Edmond Awad 1 , Jean-François Bonnefon 2 , Azim Shariff 3 , and Iyad Rahwan 4
  • 1 The Media Lab, Institute for Data, Systems and Society, Massachusetts Institute of Technology, , Cambridge
  • 2 Toulouse School of Economics (TSM-R, CNRS), Université Toulouse-1 Capitole, Toulouse, France
  • 3 Department of Psychology, University of British Columbia, Vancouver, Canada
  • 4 The Media Lab, Massachusetts Institute of Technology, Center for Humans and Machines, Max-Planck Institute for Human Development, , Cambridge


The algorithms that control AVs will need to embed moral principles guiding their decisions in situations of unavoidable harm. Manufacturers and regulators are confronted with three potentially incompatible objectives: being consistent, not causing public outrage, and not discouraging buyers.
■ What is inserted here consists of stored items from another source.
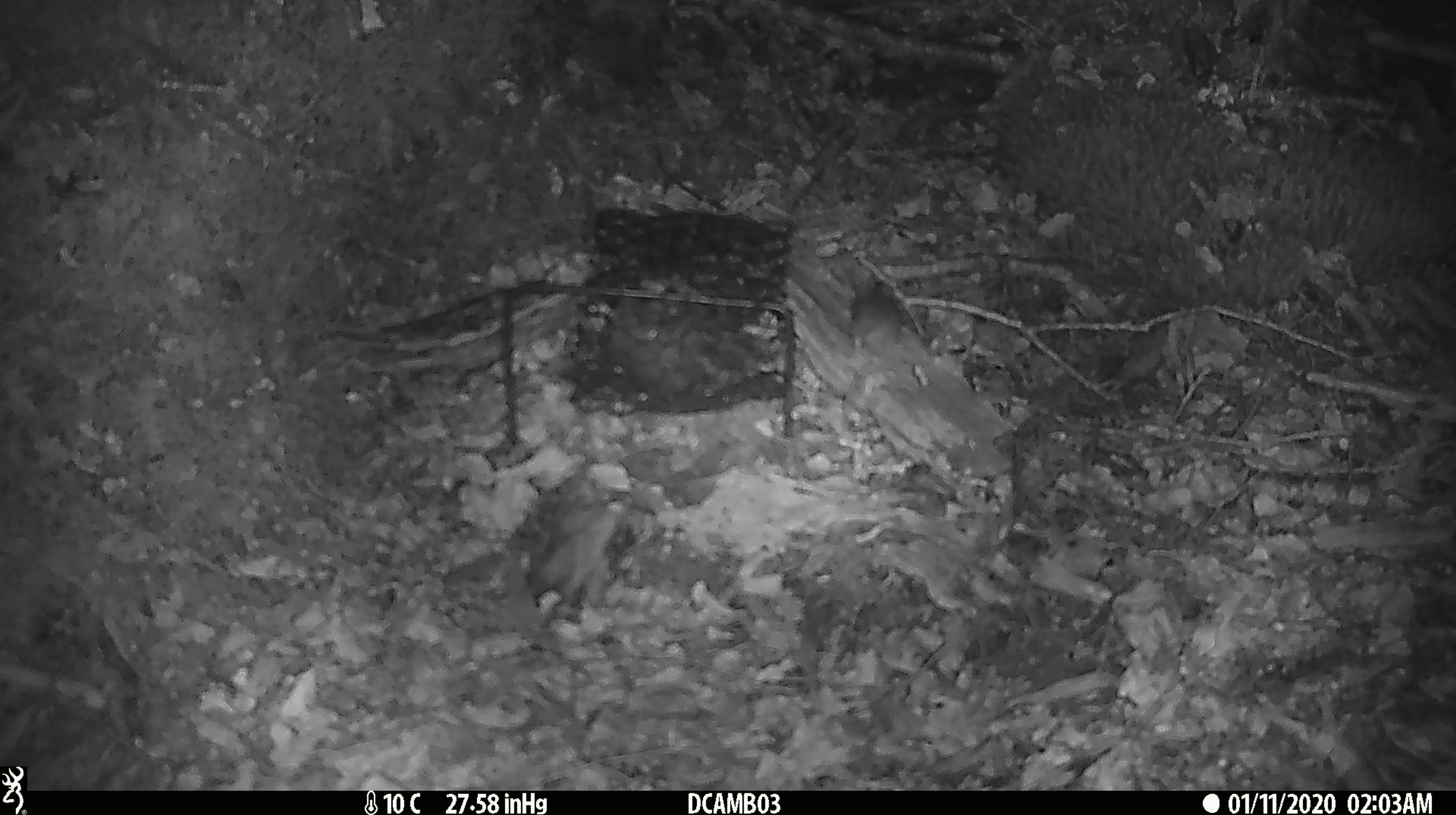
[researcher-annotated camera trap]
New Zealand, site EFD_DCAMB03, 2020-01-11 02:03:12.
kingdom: Animalia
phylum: Chordata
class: Mammalia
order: Rodentia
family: Muridae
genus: Mus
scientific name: Mus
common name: mouse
Mouse (Mus).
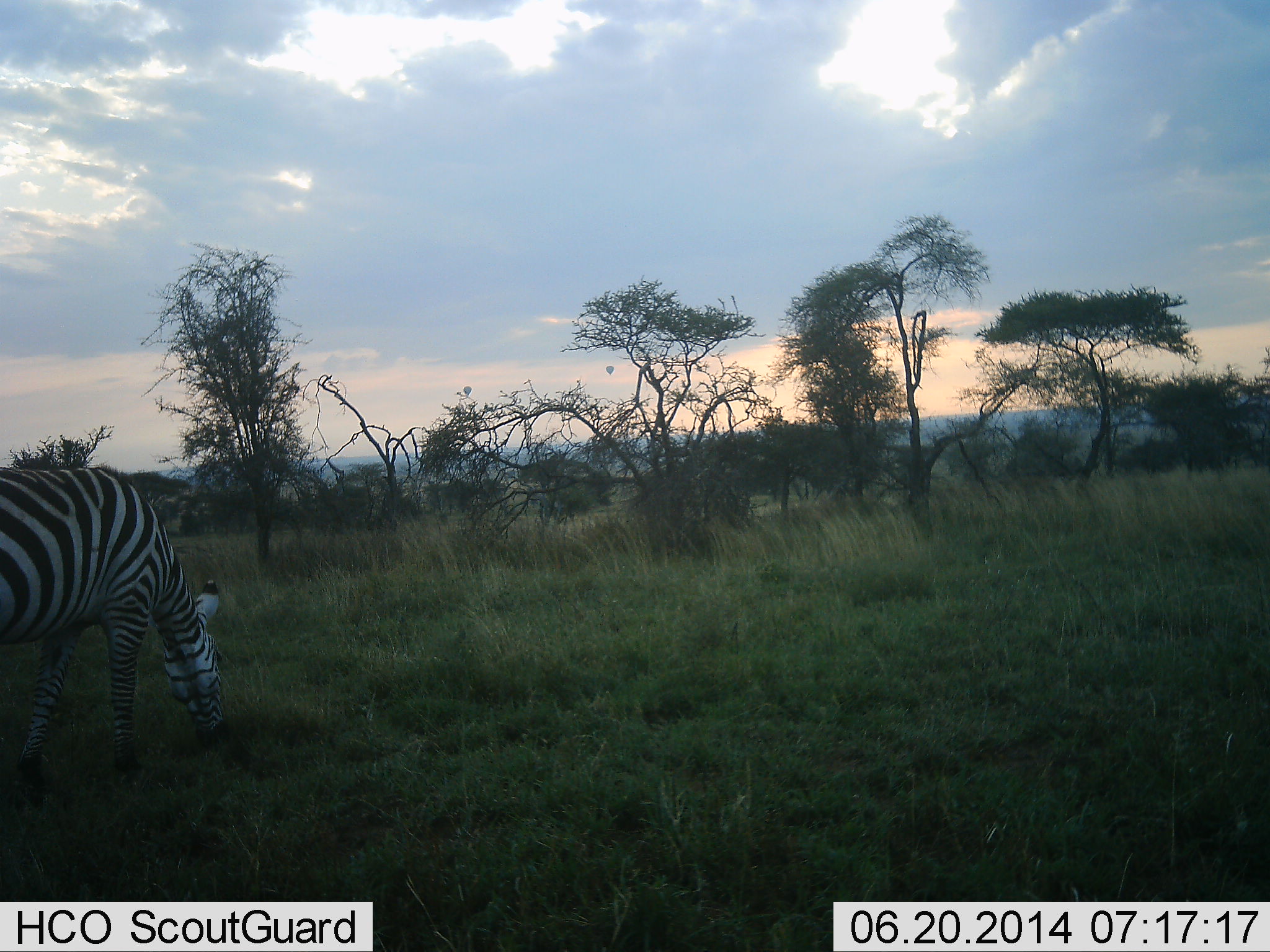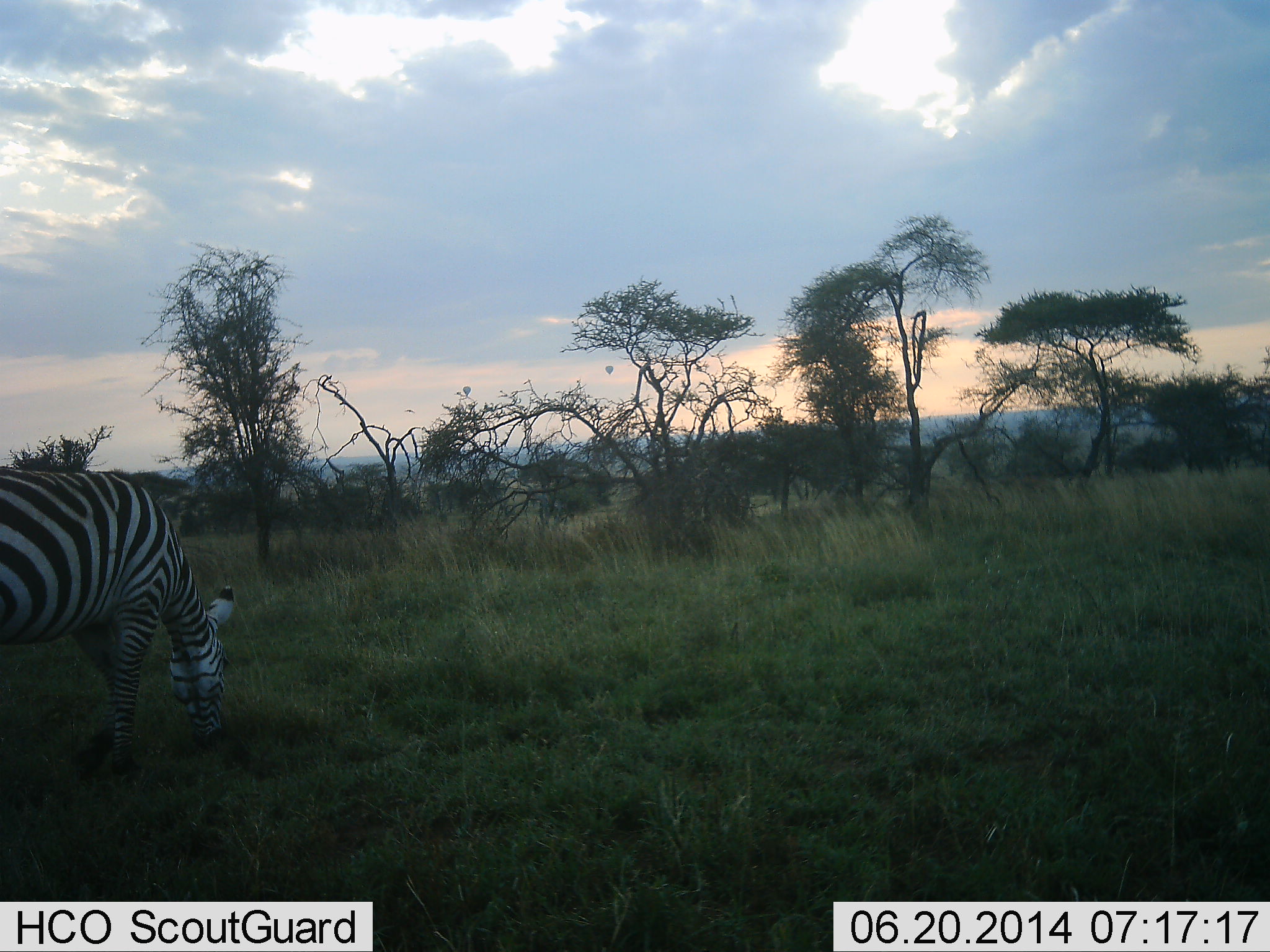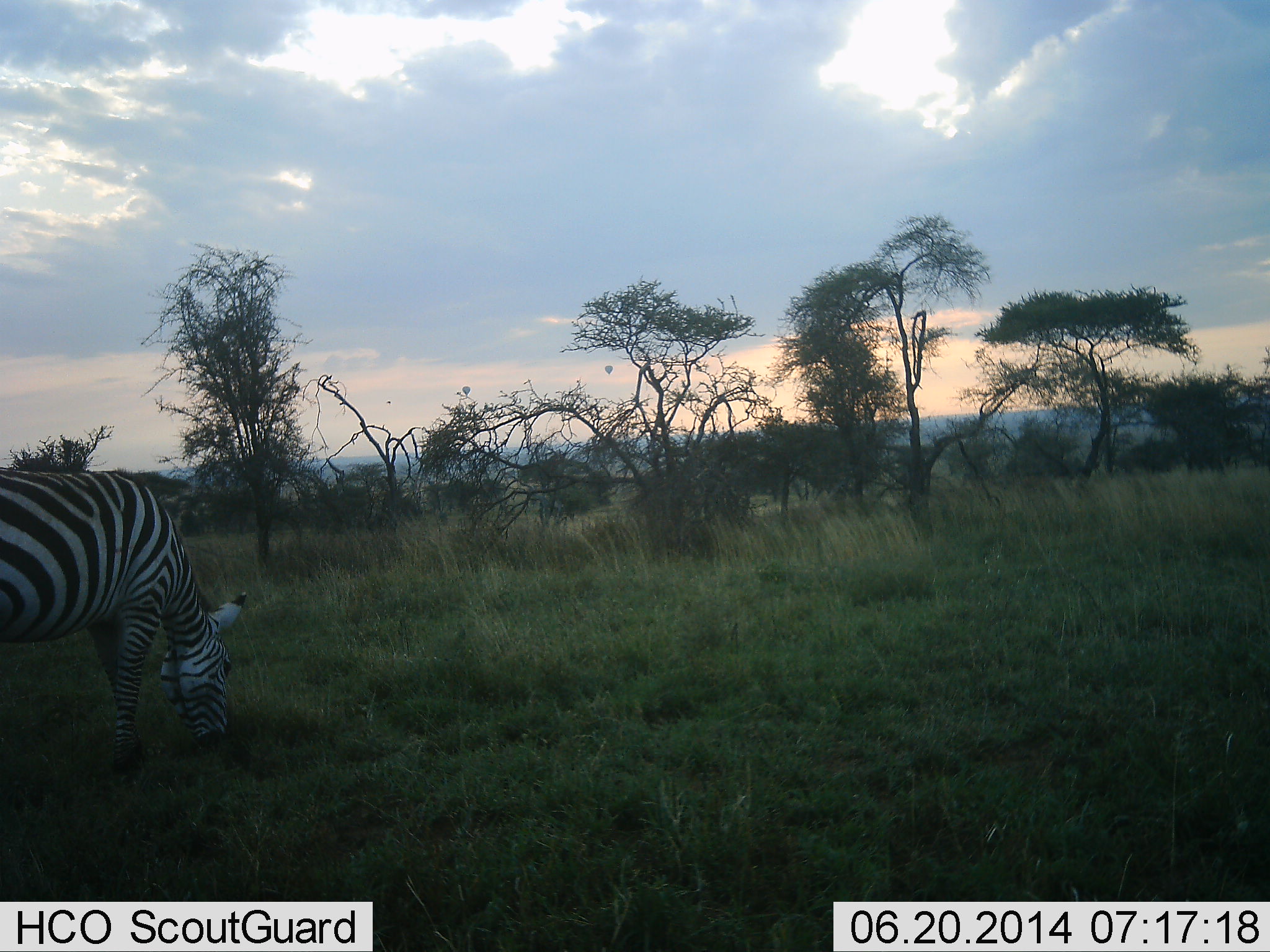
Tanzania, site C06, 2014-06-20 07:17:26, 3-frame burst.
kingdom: Animalia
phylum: Chordata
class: Mammalia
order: Perissodactyla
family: Equidae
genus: Equus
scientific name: Equus quagga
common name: plains zebra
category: zebra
Zebra (plains zebra) (Equus quagga), count 1. Behavior (volunteer vote fractions): standing 20%, resting 0%, moving 0%, interacting 0%. Young present (vote fraction): 0%. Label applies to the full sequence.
The presented moral machine study is a step towards solving this problem as it tries to learn how people all over the world feel about the alternative decisions the AI of self-driving vehicles might have to make. The global study displayed broad agreement across regions regarding how to handle unavoidable accidents. To master the moral challenges, all stakeholders should embrace the topic of machine ethics: this is a unique opportunity to decide as a community what we believe to be right or wrong, and to make sure that machines, unlike humans, unerringly follow the agreed-upon moral preferences. The integration of autonomous cars will require a new social contract that provides clear guidelines about who is responsible for different kinds of accidents, how monitoring and enforcement will be performed, and how trust among all stakeholders can be engendered.